As the film crew set up, Nancy and I chatted in a small office she uses in the center. Nancy runs several programs for at-risk teens. I gave her some little presents I had picked up as thank-you gifts: a hand towel with pictures of Washington, D.C., for her kitchen and three T-shirts for the girls. Nancy and I had gotten to know each other over the past few months while preparing the legal brief. It felt like finally meeting an old friend. I hope I helped settle her nerves.
I met Jay after Nancy and I finished filming. As any good Midwestern man would do, Jay offered to help the film crew load their equipment into our rental van and then introduced himself to me. The Harmons then invited all of us to the local pizzeria” where Rayne, their 17-year-old daughter, works. We gobbled up pizza and washed down local craft brew. Jay and Nancy shared more stories about how they met, their commitment to helping kids in need, stories of foster children who have since run into trouble in life as adults, and their own great ardent Christian faith.
I wished that I still had the camera rolling.
When we asked, Nancy and Jay didn’t hesitate to grant us permission to film around their neighborhood and in their home. Their street was idyllic, full of kids riding bikes and playing ball. The Harmon house was immaculate. On top of the mantle were family pictures and Lego miniatures. A few minutes after we got started, the Harmons’ youngest girls came home. They had been at a teen event at church. Two of the girls had their faces painted.

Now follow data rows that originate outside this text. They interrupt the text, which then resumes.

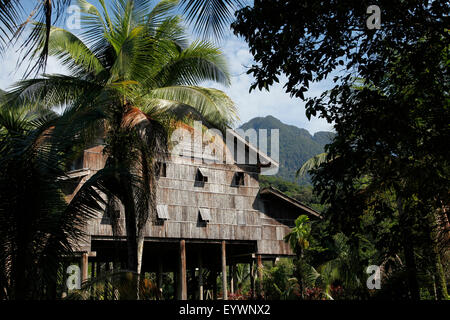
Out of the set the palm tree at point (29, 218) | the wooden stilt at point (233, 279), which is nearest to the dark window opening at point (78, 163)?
the wooden stilt at point (233, 279)

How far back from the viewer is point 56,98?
528 inches

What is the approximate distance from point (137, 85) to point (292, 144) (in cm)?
16526

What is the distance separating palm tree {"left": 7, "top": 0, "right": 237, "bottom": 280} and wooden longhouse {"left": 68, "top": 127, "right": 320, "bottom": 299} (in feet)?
17.2

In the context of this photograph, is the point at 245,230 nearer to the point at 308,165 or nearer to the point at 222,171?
the point at 222,171

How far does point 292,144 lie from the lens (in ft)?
577

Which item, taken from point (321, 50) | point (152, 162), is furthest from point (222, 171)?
point (321, 50)

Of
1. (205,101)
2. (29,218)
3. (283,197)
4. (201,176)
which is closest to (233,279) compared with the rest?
(283,197)

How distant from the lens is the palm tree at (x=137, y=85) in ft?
39.1

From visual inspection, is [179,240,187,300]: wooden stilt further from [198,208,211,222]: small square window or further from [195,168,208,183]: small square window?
[195,168,208,183]: small square window

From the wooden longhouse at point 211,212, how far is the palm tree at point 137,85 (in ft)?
17.2

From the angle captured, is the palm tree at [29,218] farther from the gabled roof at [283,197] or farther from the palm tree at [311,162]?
the palm tree at [311,162]
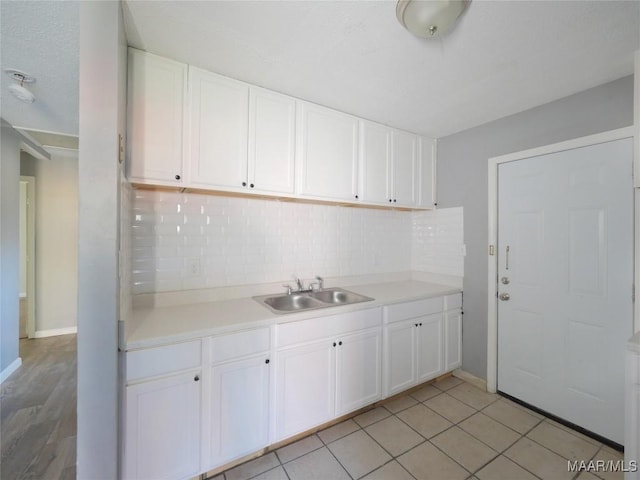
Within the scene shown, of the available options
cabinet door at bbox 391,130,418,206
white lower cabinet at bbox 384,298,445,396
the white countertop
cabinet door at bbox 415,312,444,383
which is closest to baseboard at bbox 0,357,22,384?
the white countertop

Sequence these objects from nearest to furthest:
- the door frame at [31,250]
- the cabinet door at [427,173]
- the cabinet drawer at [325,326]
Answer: the cabinet drawer at [325,326] → the cabinet door at [427,173] → the door frame at [31,250]

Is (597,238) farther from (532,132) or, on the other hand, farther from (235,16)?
(235,16)

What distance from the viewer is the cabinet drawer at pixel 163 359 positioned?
4.09ft

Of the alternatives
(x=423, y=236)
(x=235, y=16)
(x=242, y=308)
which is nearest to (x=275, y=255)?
(x=242, y=308)

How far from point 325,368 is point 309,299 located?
569 mm

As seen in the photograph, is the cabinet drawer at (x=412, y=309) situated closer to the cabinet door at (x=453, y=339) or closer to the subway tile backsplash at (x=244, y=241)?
the cabinet door at (x=453, y=339)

The girls were shy at first, but within minutes, they were chatting with me. The eldest said she liked to sketch. I asked her to show me some of her work. Some of the pictures were anime (Japanese style of animation) drawings, and others were of flowers and butterflies. One was a sketch of a princess. I told the young artist that I liked that one the best. She smiled. With a cute bob and strawberry blonde hair, she abruptly announced that she was thinking of dyeing her hair black and getting a “nonbinary haircut.” I told her I really liked her hair as it was and thought the color was so pretty. She beamed.
It was clear to me that the three young Harmon girls finally feel safe being part of their new family. It was also clear that the oldest girl — the one who sometimes says she is “nonbinary” — is still thirsting for love and attention after so many years of neglect at the hands of her biological parents. Nancy and Jay are well aware that the coming years will continue to be challenging. But they are willing to stick it out.
Our laws safeguarding religious freedom can protect children like the Harmon girls from being taken from the loving home of a Christian family simply because their version of “affirming” parenting is grounded in Christian teaching that doesn’t reject biological reality. If progressives in government continue to insist on burdening our foster-care system with gender ideology’s ridiculous and harmful demands, people of faith can look to the indomitable Nancy Harmon as their role model.